Don’t miss out on this incredible opportunity! Subscribe now and take control of your AI investment future!


No worries about auto-renewals! Our 30-Day Money-Back Guarantee applies whether you’re joining us for the first time or renewing your subscription a year later!

A New Dawn is Coming to U.S. Stocks

I work for one of the largest independent financial publishers in the world – representing over 1 million people in 148 countries.

We’re independently funding today’s broadcast to address something on the mind of every investor in America right now…

Should I put my money in Artificial Intelligence?

Here to answer that for us… and give away his No. 1 free AI recommendation… is 50-year Wall Street titan, Marc Chaikin.

Marc’s been a trader, stockbroker, and analyst. He was the head of the options department at a major brokerage firm and is a sought-after expert for CNBC, Fox Business, Barron’s, and Yahoo! Finance…

But what Marc’s most known for is his award-winning stock-rating system.

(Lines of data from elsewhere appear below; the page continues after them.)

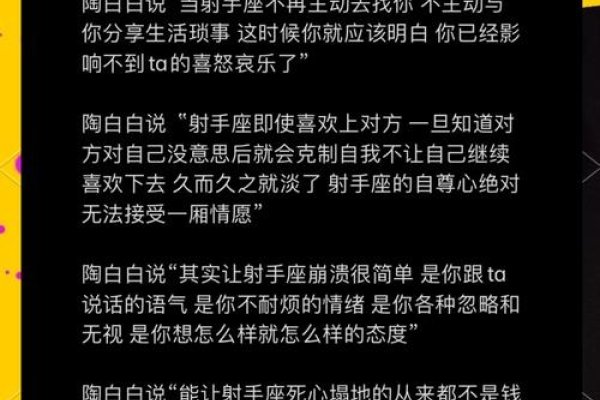 陶白白，星座解析达人，情感分析红人。-红迪亚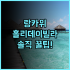 홀리데이 인 익스프레스 상하이 홍차오 CBD 숙소 후기 및 예약 팁 정리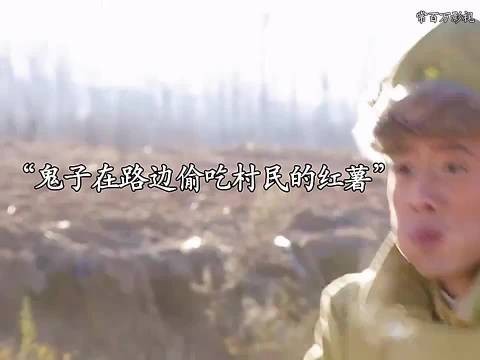 鬼子逃兵不愿意打仗,想要寻求武工队的保护,武工队准备利用他劝降鬼子
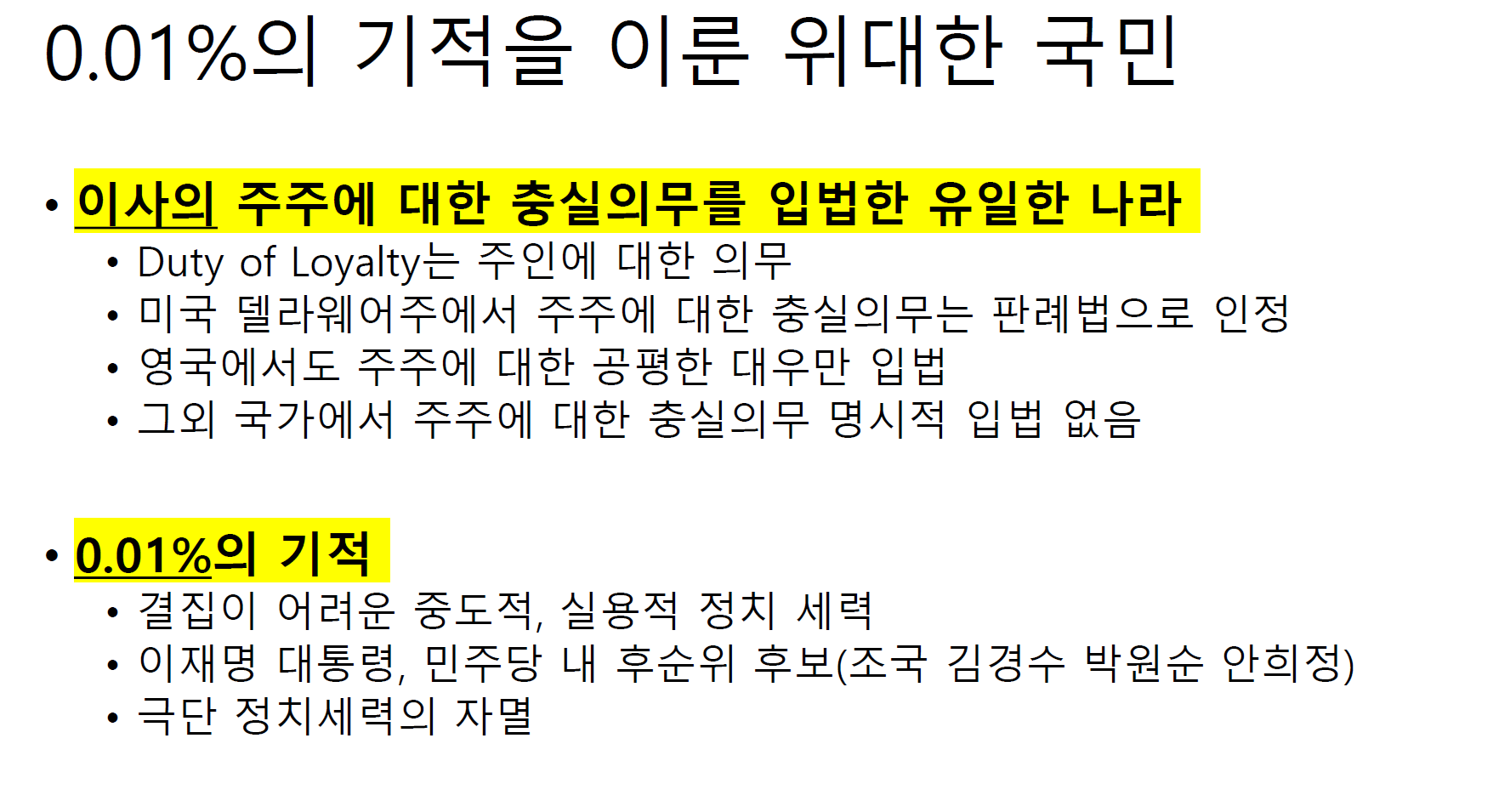 상법개정이 한국자본시장 - 국장의 Upside에 기여하는 의미 KIS 2025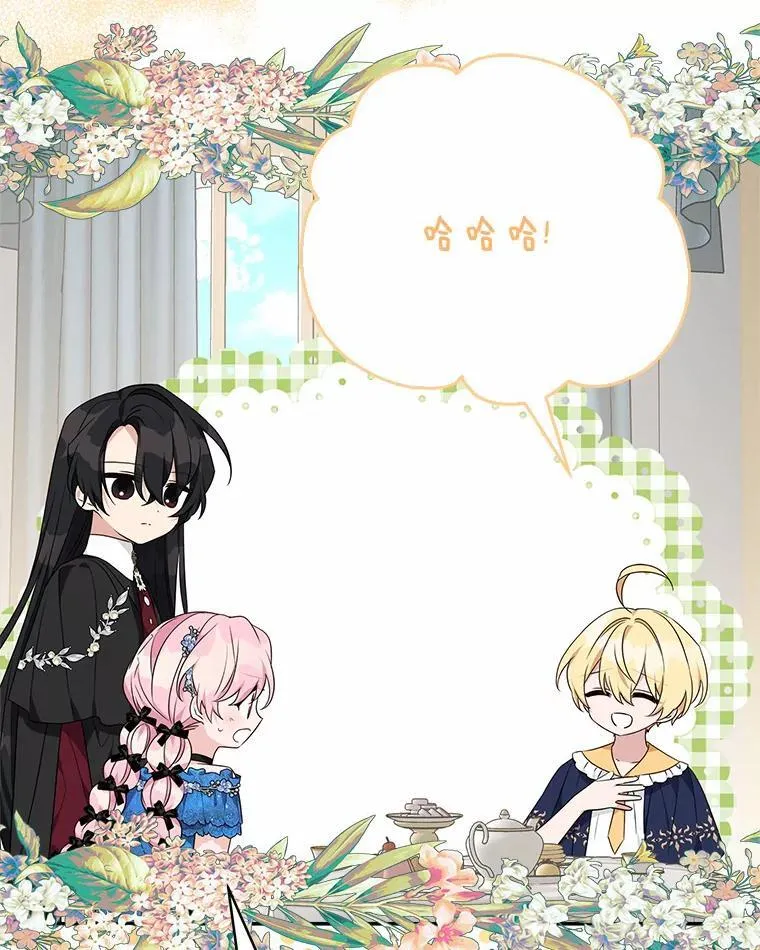 53.假小孩同盟47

Which determines whether a stock could shoot sky-high in the next three to six months… or come crashing down.

That’s why Marc’s work appears in every Bloomberg and Reuters terminal on the planet…

And is still used by hundreds of banks, hedge funds, and brokerages to track the billions of dollars flowing in and out of stocks each day.

He’s used this system to survive nine bear markets… create three new indices for the Nasdaq… and even predict the brutal bear market of 2022, 90 days in advance.